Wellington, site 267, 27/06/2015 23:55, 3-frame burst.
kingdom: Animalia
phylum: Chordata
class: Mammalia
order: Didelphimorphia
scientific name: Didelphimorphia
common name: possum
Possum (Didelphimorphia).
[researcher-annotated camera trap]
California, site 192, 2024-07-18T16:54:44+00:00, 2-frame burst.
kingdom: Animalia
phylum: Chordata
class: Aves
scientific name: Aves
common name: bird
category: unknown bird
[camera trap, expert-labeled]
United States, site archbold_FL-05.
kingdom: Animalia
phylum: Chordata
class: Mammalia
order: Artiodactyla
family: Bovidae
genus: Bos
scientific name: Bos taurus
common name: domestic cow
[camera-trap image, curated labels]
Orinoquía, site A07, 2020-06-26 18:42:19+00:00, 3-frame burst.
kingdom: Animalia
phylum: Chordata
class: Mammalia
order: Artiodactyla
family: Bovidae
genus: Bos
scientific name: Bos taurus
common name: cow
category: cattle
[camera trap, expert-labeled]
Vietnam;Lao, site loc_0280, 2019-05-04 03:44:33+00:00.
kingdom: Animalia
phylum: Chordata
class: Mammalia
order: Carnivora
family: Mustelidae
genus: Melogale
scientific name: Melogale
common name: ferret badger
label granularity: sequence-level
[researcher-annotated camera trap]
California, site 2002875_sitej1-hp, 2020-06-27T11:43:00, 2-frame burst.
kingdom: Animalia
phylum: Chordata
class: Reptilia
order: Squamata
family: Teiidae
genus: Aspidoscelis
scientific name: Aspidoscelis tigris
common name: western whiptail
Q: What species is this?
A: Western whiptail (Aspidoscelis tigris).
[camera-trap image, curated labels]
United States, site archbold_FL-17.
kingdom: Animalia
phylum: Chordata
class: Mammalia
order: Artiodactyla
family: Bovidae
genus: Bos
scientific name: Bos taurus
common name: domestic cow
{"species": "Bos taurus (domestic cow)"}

Task:
Go through the records line by line and give the number of lines with the string "burst" in them, stating nothing else.

Result:
4